Author: Kim A. Henderson, PhD, Nicholas Ether, PhD, and Hugo M. Vargas, PhD on September 23, 2025 
Identifying cardiovascular (CV) risks early in drug development is essential, especially for detecting arrhythmias and hemodynamic changes. Despite this, many nonclinical toxicology studies still rely on brief, restraint-based ECG and blood pressure measurements that often miss the timing of peak drug effects. In our recent study, we compared the sensitivity of these restraint methods to telemetry (the gold standard) across two investigational compounds: AMG 319, a PI3Kδ inhibitor, and AMG 337, a MET inhibitor. In telemetry-based studies, compounds showed clear, clinically meaningful QTc prolongation or hypotension, respectively. However, use of restraint-based method missed the CV effects entirely or inaccurately when compared to nonclinical telemetry and to clinical findings.
What stood out most were the physiological effects of restraint, which triggered stress and elevated heart rates that masked or distorted drug responses.

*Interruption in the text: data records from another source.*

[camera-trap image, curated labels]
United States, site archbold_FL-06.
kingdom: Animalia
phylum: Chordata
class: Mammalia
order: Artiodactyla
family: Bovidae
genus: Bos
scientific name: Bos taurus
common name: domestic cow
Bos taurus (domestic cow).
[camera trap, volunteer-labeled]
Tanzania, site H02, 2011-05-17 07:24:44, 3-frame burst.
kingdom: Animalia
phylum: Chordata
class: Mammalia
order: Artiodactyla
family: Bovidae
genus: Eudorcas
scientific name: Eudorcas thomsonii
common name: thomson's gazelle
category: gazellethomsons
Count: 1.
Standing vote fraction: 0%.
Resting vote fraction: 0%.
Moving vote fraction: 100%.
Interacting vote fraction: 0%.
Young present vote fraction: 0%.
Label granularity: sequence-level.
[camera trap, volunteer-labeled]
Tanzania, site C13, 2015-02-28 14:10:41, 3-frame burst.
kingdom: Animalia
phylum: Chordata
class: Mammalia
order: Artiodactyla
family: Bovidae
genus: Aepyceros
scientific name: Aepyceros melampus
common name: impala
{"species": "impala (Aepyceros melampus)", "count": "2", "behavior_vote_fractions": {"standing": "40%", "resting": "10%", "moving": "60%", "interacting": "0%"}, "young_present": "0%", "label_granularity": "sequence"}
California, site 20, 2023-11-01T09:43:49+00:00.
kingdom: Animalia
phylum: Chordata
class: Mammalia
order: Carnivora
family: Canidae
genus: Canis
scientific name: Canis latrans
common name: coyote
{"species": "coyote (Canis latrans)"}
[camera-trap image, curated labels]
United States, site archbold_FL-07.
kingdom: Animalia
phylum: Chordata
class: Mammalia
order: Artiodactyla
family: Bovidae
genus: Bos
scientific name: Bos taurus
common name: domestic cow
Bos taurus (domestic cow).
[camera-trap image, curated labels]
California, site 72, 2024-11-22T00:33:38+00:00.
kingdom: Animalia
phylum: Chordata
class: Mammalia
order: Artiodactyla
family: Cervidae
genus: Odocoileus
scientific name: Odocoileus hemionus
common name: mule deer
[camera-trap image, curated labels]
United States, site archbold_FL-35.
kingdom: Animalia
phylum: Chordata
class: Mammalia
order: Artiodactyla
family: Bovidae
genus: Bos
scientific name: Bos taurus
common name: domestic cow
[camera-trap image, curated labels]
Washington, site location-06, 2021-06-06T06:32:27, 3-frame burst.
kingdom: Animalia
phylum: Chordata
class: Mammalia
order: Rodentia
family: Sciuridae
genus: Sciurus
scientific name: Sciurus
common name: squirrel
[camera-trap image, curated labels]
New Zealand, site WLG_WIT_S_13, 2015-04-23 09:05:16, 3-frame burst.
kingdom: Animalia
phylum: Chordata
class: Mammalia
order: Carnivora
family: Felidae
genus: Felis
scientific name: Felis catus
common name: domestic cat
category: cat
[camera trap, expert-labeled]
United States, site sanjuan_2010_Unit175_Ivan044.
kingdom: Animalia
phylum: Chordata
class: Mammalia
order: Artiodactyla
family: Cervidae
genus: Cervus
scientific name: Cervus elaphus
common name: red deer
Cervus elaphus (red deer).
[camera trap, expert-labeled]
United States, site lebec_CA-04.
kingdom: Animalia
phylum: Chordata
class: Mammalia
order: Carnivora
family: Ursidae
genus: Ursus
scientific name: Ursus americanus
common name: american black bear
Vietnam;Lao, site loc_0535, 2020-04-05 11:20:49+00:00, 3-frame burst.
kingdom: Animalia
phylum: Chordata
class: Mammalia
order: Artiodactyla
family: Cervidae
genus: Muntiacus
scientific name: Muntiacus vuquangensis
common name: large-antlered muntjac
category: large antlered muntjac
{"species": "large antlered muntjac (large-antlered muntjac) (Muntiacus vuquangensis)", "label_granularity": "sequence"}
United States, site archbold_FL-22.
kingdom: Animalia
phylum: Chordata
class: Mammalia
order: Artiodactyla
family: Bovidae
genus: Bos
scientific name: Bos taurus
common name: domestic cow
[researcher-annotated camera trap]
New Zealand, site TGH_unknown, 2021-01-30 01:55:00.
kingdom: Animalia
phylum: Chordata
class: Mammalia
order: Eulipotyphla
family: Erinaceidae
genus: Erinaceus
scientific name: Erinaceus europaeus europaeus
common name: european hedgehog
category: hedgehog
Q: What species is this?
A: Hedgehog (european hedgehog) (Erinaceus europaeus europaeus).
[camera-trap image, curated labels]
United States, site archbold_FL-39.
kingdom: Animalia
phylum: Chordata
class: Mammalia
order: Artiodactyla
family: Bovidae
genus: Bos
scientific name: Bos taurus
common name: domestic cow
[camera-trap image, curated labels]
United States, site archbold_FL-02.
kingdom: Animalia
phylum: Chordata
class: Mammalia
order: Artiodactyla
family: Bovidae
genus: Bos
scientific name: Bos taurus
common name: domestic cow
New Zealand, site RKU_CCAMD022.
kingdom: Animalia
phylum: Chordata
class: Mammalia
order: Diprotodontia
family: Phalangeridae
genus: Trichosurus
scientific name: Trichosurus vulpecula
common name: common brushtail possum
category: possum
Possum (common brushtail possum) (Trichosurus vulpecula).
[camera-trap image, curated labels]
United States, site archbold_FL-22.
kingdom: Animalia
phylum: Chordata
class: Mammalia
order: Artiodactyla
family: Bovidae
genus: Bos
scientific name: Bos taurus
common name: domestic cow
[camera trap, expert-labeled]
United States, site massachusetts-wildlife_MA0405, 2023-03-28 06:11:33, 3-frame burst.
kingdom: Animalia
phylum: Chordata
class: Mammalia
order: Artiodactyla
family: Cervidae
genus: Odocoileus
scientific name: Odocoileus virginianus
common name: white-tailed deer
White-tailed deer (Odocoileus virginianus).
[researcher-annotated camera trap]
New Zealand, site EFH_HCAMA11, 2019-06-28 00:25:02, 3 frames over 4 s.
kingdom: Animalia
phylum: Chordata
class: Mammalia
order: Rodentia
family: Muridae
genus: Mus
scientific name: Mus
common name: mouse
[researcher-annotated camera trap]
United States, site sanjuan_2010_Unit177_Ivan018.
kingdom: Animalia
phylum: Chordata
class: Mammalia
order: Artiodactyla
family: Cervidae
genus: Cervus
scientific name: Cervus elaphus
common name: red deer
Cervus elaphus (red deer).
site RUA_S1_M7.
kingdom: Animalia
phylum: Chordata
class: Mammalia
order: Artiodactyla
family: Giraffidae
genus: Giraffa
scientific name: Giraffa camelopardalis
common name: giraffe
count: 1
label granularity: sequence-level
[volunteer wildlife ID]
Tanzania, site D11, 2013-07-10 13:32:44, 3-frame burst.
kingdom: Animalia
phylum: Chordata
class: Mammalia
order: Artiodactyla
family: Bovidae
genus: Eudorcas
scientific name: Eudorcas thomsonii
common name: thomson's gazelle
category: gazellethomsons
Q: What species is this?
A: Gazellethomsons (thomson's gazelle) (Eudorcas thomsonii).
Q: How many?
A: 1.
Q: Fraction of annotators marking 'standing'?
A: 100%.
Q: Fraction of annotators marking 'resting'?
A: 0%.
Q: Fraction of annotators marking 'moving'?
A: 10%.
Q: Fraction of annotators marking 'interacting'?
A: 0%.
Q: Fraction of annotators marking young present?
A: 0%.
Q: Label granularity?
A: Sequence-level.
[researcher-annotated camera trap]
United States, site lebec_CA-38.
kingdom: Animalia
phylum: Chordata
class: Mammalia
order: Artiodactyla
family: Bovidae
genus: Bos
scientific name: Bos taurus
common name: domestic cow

For example, QTc intervals in restrained animals were shortened, which was directionally wrong compared to telemetry and hERG assay findings with AMG 319 (see image). In dogs treated with AMG 337, the drop in blood pressure (telemetry) went undetected, likely because the animals had elevated sympathetic tone from handling related excitement. These discrepancies raise serious concerns about the value of restraint-based methods in toxicology studies, and their potential for misleading nonclinical CV risk assessment. The use of telemetry methods in toxicology paradigms would be a better and more reliable approach, especially if toxicology studies are the primary nonclinical in vivo data source for evaluating CV safety.
Image caption: AMG 319 exposure levels associated with QTc prolongation in non-human primates align with hERG channel inhibition and clinical observations. The telemetry-based data reinforced the clinical relevance of the NHP QTc data, whereas restraint-based methods erroneously detected QTc shortening. Red box: The clinical exposure range associated with QTc effects sizes of 30-60 ms.